DIRECTIVES
1. In the family dinner passage, who asks whether the narrator and M. were like sisters as children?
2. Pick up the family dinner passage after its final sentence and carry the story on.

==== QUOTED PASSAGE

We sat in the restaurant, M. and I and a collection of cousins, eating pasta and marveling at how happy we were to discover that we really did like each other after so many years apart.

"Were you like sisters when you were kids?" asked R., recent girlfriend of L. I froze. I had no idea how to answer in a way that a newcomer to our complicated family constellation would understand.

"Well..." I began.

"Her father and mine didn't talk for a long time," M. interrupted before I could go any further. "You know, I think it was our fault. You were the prodigy and I was the black sheep... They argued about us all the time." She looked me squarely in the eye, blaming me, without words, for her years of estrangement.

But it wasn't my fault! I wanted to scream. I was just a kid. I smiled instead. "Well, maybe. Hey, how about this dessert?" I tuned around and stabbed a piece of R.'s pie with my fork.

========
==== SUPPLIED MATERIAL

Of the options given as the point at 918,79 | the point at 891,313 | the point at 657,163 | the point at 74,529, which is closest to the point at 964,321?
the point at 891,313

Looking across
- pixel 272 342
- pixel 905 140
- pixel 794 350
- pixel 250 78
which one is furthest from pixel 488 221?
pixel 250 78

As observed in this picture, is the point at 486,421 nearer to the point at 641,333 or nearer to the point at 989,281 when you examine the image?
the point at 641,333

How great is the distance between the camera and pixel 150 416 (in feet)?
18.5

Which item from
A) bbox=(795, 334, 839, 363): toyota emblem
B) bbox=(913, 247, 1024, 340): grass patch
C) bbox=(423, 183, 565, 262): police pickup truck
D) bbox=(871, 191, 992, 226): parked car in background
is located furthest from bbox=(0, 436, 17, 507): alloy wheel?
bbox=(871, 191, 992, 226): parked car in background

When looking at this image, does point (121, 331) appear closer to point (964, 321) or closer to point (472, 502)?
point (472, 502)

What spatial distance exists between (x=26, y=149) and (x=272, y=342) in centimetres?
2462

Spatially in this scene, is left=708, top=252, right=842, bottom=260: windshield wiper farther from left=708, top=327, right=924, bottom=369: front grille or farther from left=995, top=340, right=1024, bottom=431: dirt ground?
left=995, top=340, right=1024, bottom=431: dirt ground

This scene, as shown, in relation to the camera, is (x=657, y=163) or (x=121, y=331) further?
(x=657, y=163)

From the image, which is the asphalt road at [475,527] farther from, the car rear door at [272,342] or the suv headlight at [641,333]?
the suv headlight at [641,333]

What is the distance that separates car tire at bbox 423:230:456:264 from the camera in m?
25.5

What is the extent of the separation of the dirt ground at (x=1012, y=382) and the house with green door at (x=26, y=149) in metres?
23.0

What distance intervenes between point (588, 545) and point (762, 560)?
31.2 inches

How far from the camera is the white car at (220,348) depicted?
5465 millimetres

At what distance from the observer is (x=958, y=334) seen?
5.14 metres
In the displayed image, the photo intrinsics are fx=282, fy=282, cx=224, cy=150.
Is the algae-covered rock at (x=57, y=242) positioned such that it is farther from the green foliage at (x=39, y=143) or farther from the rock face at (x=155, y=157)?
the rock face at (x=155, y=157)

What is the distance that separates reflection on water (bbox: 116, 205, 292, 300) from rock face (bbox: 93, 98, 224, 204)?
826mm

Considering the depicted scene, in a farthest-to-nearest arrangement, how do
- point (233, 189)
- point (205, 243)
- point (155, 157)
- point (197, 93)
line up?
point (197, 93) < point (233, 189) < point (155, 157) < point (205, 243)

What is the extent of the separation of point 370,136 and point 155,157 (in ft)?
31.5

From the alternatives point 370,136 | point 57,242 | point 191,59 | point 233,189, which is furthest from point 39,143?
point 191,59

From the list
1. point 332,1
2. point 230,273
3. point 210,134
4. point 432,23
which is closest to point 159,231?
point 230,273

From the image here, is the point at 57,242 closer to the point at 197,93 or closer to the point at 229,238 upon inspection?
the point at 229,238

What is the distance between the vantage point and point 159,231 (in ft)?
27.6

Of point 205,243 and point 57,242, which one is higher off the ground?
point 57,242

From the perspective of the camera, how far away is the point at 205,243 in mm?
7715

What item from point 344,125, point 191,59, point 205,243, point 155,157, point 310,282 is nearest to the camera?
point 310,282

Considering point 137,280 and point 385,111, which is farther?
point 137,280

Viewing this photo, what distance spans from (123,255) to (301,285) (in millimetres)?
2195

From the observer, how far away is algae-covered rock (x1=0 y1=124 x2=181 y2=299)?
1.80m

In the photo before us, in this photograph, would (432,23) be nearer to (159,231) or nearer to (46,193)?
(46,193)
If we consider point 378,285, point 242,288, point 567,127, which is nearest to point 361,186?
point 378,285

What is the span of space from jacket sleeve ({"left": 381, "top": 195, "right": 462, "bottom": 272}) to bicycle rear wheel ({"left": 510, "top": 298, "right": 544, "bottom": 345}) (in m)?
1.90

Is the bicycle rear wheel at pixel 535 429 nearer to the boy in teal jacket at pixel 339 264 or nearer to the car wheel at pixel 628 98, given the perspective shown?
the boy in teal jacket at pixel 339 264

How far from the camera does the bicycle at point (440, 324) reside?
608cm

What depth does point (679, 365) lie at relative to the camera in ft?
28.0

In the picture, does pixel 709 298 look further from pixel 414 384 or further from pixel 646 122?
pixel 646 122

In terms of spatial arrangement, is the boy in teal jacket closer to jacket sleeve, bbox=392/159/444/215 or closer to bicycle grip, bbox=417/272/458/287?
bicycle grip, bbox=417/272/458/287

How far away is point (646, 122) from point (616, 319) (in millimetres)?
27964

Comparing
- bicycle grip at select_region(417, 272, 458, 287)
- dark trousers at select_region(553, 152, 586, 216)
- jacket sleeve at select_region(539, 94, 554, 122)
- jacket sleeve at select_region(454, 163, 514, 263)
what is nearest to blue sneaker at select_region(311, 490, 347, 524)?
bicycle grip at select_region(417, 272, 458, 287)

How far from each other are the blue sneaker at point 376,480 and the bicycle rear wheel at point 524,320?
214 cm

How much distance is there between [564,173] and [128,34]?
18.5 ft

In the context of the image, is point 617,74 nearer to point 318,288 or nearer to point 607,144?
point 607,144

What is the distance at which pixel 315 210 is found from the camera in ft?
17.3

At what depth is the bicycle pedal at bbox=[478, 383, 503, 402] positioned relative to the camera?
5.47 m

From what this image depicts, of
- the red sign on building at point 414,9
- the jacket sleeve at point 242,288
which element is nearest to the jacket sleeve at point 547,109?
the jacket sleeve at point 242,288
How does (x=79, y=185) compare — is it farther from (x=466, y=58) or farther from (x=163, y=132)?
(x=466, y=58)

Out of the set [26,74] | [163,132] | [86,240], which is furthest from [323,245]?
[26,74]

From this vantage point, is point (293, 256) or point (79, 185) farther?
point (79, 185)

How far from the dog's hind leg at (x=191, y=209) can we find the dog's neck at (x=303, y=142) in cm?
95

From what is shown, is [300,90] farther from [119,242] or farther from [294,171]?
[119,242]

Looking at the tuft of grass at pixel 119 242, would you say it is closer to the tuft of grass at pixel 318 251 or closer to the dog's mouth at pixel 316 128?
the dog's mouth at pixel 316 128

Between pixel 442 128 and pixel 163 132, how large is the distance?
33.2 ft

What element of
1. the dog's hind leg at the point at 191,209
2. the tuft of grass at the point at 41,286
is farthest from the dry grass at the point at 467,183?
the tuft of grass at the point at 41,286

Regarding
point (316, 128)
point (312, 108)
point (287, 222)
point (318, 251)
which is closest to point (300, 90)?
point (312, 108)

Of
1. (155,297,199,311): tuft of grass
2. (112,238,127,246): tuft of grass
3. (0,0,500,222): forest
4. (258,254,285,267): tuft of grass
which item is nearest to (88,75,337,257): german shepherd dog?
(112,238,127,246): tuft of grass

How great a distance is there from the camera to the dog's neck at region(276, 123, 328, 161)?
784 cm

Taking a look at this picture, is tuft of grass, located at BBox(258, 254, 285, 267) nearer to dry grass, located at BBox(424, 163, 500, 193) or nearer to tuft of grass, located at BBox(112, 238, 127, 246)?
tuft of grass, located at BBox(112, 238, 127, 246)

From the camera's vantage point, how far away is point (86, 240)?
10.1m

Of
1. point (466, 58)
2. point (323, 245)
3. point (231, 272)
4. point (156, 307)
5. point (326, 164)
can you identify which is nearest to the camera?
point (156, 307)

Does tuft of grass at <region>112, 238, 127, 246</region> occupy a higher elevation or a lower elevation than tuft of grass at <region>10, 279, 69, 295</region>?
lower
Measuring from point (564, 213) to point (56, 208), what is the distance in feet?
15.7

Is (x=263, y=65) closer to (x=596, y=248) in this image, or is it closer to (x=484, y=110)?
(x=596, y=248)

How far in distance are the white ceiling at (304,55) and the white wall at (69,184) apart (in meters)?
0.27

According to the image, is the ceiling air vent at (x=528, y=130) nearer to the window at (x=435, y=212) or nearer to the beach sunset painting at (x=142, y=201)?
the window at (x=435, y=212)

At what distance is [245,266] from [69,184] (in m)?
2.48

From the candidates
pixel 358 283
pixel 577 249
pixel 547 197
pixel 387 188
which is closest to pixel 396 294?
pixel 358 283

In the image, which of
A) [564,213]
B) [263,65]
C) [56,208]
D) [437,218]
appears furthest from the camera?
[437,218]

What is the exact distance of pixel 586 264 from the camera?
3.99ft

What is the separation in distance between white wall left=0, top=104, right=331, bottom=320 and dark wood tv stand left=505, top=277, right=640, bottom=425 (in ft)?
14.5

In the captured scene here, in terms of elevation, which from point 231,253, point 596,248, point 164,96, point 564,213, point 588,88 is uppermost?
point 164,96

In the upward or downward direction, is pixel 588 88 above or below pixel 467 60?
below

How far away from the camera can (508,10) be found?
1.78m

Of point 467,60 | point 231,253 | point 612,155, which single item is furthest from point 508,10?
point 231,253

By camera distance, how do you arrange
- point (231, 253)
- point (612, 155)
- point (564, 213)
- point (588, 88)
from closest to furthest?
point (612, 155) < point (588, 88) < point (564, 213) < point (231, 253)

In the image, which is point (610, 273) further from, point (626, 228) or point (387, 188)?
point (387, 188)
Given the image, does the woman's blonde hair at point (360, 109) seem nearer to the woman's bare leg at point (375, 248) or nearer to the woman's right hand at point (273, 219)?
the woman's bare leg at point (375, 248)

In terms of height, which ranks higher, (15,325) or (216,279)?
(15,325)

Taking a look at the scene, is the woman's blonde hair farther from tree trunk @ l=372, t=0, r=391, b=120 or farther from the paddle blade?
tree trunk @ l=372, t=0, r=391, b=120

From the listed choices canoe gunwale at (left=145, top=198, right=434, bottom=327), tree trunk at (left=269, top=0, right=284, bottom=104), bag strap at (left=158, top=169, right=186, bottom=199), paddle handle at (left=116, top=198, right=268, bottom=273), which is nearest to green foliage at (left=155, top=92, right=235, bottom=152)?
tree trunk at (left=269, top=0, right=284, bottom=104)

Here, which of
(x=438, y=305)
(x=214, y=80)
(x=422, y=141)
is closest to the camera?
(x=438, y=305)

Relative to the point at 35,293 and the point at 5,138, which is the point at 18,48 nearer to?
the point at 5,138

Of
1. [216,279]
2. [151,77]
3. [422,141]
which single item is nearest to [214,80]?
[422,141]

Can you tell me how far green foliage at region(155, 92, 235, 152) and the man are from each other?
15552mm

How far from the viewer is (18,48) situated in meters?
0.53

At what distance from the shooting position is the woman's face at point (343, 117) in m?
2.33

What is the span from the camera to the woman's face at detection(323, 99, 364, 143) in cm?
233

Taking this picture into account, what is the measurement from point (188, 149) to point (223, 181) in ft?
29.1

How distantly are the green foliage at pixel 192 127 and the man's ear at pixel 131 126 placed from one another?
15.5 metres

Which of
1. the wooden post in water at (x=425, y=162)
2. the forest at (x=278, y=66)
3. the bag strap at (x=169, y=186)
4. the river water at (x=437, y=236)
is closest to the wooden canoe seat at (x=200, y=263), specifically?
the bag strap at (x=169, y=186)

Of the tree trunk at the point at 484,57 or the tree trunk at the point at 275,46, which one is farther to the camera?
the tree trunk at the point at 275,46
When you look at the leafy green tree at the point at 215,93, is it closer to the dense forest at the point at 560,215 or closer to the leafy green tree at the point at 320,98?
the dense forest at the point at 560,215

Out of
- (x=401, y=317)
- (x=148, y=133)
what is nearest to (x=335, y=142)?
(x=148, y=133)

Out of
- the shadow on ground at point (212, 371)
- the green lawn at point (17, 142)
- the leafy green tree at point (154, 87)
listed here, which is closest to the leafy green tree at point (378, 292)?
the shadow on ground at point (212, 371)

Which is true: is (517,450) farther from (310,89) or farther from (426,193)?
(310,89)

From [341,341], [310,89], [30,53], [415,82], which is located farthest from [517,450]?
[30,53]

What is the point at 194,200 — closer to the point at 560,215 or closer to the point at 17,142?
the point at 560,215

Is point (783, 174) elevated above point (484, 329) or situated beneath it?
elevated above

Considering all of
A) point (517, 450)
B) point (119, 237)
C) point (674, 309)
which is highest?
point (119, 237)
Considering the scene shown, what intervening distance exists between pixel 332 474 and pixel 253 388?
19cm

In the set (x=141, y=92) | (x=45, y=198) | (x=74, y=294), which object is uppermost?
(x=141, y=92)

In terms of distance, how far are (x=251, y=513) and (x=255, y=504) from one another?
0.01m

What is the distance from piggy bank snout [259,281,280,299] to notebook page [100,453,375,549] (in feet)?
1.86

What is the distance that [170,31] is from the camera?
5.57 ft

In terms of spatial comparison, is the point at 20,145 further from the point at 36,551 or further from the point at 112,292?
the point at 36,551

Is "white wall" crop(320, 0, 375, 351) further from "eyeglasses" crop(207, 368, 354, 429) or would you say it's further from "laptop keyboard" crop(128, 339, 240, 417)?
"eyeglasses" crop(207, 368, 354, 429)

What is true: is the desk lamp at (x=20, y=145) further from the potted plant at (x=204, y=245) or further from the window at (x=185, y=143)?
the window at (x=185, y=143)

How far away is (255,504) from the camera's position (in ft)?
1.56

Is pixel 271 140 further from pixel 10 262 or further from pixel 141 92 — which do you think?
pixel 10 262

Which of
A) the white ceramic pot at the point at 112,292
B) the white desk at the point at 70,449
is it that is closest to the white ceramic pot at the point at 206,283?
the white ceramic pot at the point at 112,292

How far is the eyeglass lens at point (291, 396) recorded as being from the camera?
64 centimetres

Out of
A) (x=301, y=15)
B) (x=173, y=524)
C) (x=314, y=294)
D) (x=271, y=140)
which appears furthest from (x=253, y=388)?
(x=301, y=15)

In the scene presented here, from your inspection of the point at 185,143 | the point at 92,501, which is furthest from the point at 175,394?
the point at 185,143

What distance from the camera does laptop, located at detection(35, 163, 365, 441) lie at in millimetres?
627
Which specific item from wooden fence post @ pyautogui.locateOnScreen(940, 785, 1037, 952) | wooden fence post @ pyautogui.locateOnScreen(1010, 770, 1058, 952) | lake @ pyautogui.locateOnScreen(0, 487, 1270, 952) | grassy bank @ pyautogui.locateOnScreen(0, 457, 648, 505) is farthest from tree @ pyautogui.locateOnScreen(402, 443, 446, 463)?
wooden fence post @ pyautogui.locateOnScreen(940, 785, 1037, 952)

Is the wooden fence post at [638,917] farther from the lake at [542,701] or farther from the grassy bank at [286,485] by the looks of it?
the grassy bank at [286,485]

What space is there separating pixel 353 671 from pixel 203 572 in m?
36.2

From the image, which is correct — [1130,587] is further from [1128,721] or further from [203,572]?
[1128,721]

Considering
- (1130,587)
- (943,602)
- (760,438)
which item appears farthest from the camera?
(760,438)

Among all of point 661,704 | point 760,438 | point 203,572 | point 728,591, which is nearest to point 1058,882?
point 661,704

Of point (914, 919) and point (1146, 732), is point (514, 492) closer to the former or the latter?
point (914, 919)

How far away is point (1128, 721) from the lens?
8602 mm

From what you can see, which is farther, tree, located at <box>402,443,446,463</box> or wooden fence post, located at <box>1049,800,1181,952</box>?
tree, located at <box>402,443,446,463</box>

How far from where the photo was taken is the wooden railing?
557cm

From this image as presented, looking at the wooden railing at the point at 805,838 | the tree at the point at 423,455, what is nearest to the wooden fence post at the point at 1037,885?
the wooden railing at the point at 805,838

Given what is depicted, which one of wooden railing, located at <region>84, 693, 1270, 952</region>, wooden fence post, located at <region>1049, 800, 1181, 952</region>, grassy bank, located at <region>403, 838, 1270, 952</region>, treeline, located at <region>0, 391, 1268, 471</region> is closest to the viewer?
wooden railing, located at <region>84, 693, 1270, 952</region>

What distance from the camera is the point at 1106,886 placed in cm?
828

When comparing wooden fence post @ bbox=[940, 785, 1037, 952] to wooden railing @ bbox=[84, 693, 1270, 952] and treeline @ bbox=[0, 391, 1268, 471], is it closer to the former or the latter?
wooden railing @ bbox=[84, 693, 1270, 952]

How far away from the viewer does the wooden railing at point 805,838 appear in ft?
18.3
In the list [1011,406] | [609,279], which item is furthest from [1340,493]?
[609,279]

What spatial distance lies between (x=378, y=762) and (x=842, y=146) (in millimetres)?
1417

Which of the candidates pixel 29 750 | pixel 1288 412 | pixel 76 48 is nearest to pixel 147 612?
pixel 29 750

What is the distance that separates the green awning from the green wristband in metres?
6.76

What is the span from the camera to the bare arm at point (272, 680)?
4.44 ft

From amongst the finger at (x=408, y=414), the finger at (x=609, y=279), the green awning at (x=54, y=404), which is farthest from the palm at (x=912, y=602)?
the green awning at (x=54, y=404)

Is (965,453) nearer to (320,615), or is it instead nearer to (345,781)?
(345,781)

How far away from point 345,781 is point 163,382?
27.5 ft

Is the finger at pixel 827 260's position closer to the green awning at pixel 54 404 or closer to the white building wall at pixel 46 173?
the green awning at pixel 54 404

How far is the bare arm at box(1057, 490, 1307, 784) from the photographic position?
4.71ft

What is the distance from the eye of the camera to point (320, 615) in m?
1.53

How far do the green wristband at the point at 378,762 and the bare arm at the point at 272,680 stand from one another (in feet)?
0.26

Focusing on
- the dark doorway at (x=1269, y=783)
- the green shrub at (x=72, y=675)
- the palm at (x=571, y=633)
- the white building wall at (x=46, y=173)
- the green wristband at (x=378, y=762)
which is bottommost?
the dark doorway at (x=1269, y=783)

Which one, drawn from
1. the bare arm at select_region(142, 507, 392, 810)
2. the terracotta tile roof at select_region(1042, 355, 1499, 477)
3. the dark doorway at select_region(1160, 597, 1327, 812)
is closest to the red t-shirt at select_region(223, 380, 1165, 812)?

========

TASK-BY-TASK OUTPUTS
1. R., the recent girlfriend of L.

2.
Finally, after we all hugged and kissed goodbye and vowed to stay in touch, I walked down the block and tried to pick up my heart. It remained, mixed with tears, on the concrete beneath my feet. I walked quicker and quicker, and the rhythm of my steps reminded me of Hallel, the prayer of praise I had heard every day that Pesah week. The tune became louder as I reached Grand Central, and I suddenly realized I was speeding down the street as light as I had been weighed down just a minute before. "Betzeit Yisrael, mi Mitzrayim," I sang to myself, "the mountains skip like lambs, the hills like rams." This song of skipping, laughing hope, and not M.'s anger, was my reality, today and any other day I wanted it to be, and nothing could change that.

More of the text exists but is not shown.